Charles H. Hunter (May 16, 1876 – January 23, 1906) was an American composer of ragtime music.
==Early life and education==
Charles Hunter was born in Columbia, Tennessee, and at birth was almost totally blind. He was the son of Jordan M. Hunter and Fannie F. Hackney. His father was a musician in the 6th Cavalry of the Confederate army during the American Civil War. Hunter attended the School for the Blind in Nashville, Tennessee, where he learned the piano tuner's trade. He went to work at the Jesse French Piano Company in Nashville.

==Career==
Absorbing the folk strains of Nashville, Hunter published his first rag, "Tickled to Death", in 1899, which became a hit. This was followed in 1900 by "A Tennessee Tantilizer," and in 1901 by "Possum and Taters," "Cotton Bolls," and "Queen of Love."
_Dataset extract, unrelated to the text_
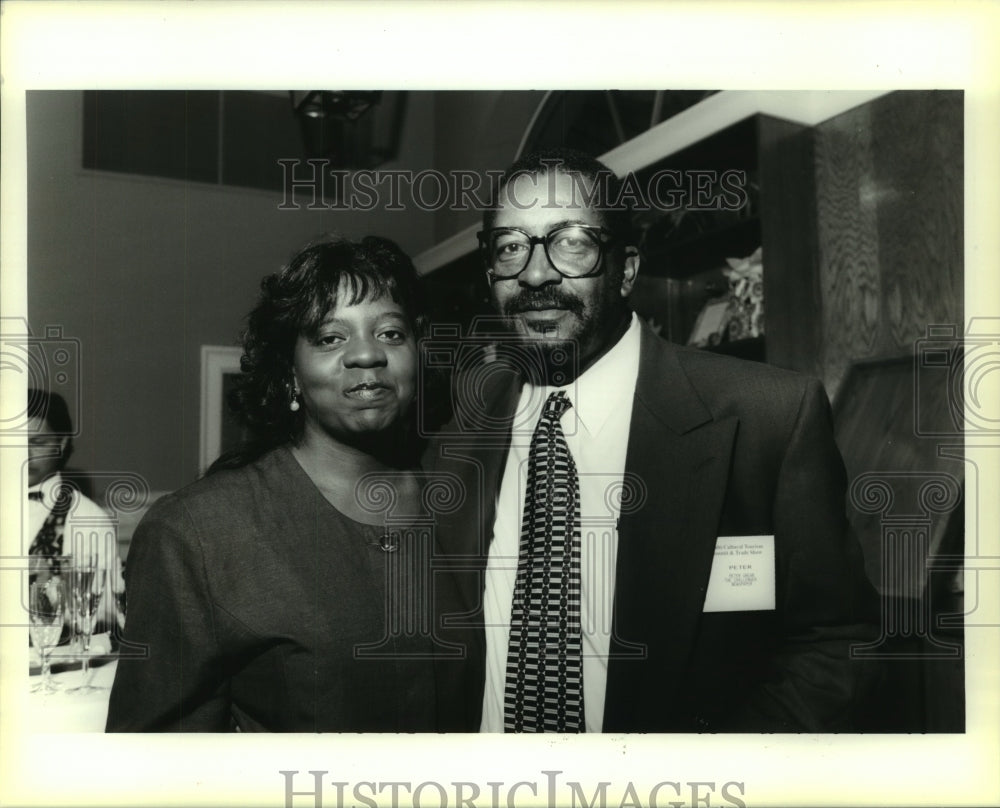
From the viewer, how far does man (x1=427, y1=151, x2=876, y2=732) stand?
1987 millimetres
In 1902 he transferred to Jesse French's St. Louis store. "Just Ask Me" was published that year, and "Why We Smile" the next.

Hunter's health and career deteriorated as he partook of the St. Louis night life, and it was not until late in 1905 that he published his final rag, "Back to Life," so named to celebrate his return to health. It was a short-lived recovery; he died of tuberculosis not long afterwards. According to his funeral notice in the Columbia Herald, he left a young wife. He died on January 23, 1906, just six weeks after his marriage.